### Supplied passage:
□ □ □
328 F.2d 591
Arthur CLARK, Plaintiff-Appellant,
The PENNSYLVANIA RAILROAD COMPANY, Defendant-Appellee.
United States Court of Appeals Second Circuit.
Argued November 19, 1963.
Decided February 14, 1964.
Melvin A. Cohen, New York City (Bromsen & Gammerman, New York City, on the brief), for plaintiff-appellant.
Thomas V. McMahon, New York City (Myron D. Cohen and Conboy, Hewitt, O'Brien & Boardman, New York City, on the brief), for defendant-appellee.
Before MEDINA, WATERMAN and MARSHALL, Circuit Judges.
MEDINA, Circuit Judge.
Arthur Clark, employed by the Pennsylvania Railroad Company as a buffet lounge attendant, appeals from a judgment entered on a jury verdict for defendant in an action under the Federal Employers' Liability Act, 45 U.S.C. § 51 et seq. The claim by appellant is that he was denied a fair trial because Judge Rosling: (1) refused to grant a certain request for instructions on the subject of assumption of risk; (2) was not sufficiently explicit in his instructions relative to proximate cause; (3) received in evidence over objection a certain map as an exhibit without eliminating certain marks indicating street lights; and (4) permitted the Railroad over appellant's objection to introduce the testimony of two witnesses whose names were not included in the list of prospective witnesses alleged to be required by the Rules of the District Court for the Eastern District of New York to be filed as part of the pre-trial procedure of that Court. We find no error and we affirm.
Clark was in the employ of the Railroad as a bar lounge attendant and was working on the run between Jersey City and Point Pleasant, New Jersey. In April of 1958 the schedule to which Clark was assigned required his presence at the Bay Head Junction Yard at 4:30 A.M., long before sunrise. To accommodate the men who reported for work in darkness at this early hour, far from their homes, the Railroad provided overnight crew quarters. The place where Clark was to sleep was a boarding house at 500 McLean Avenue in Point Pleasant, New Jersey. On two afternoons just prior to the accident Clark returned to this boarding house while it was still light, and he observed that access to the house was by three wooden steps leading to a screened porch. To enter the house it was necessary to go up the steps, open the screen door, proceed across the small screened porch and open the main door leading to the quarters inside the house. There was another set of three wooden steps on the opposite side of the screened porch, but this set of steps is only of peripheral consequence.
□ □ □
### Available data:
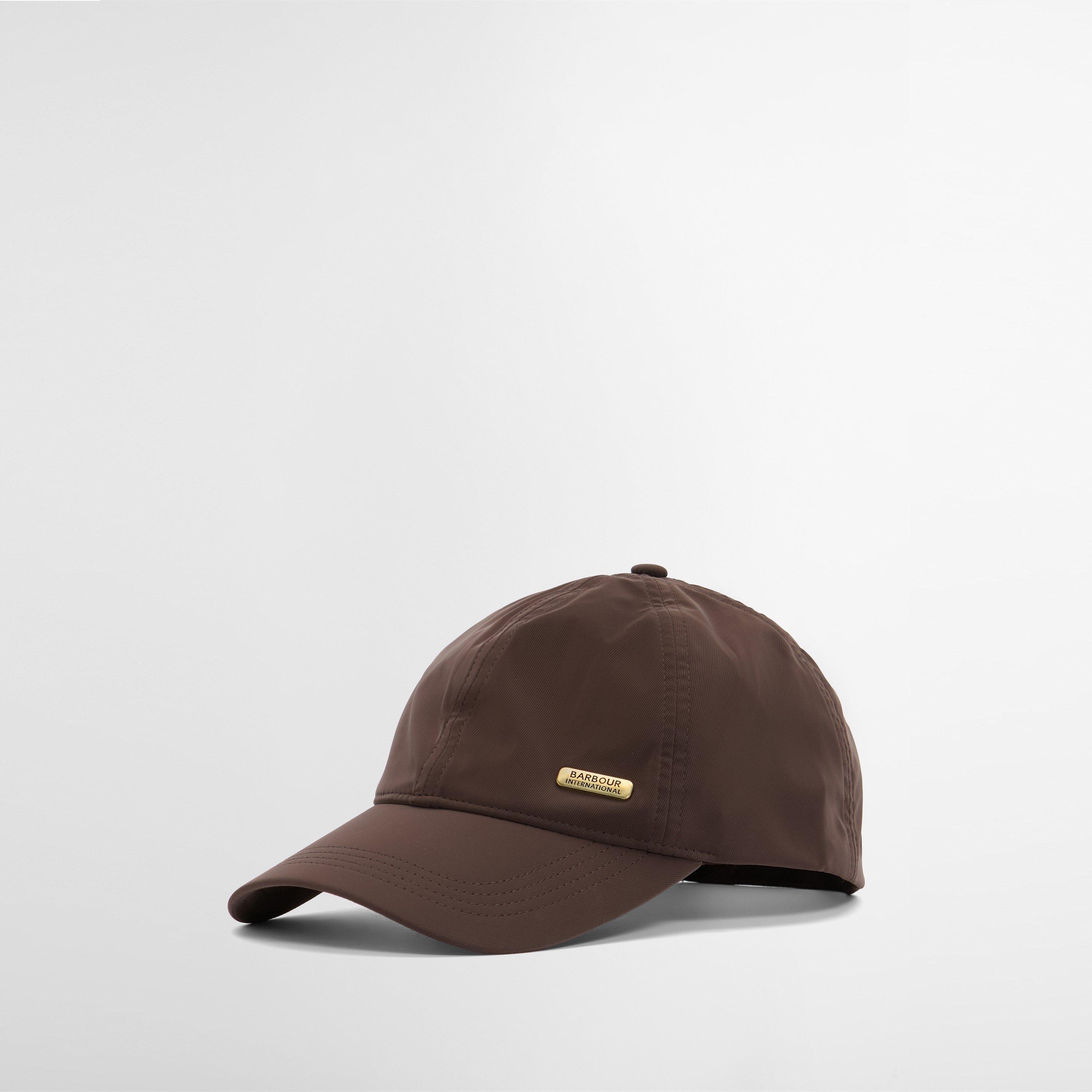 Barbour International B.Int Hanson Cap Ld64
□ □ □
### Activity list:
1. In the Clark v. Pennsylvania Railroad opinion, repeat everything from "United States Court" down to "MEDINA, Circuit Judge.".
2. According to the Clark v. Pennsylvania Railroad opinion, what time did Clark's schedule require him to be at the Bay Head Junction Yard?
The material isn't needed for this work.

### Expected responses:
1.
United States Court of Appeals Second Circuit.
Argued November 19, 1963.
Decided February 14, 1964.
Melvin A. Cohen, New York City (Bromsen & Gammerman, New York City, on the brief), for plaintiff-appellant.
Thomas V. McMahon, New York City (Myron D. Cohen and Conboy, Hewitt, O'Brien & Boardman, New York City, on the brief), for defendant-appellee.
Before MEDINA, WATERMAN and MARSHALL, Circuit Judges.
MEDINA, Circuit Judge.

2. 4:30 A.M.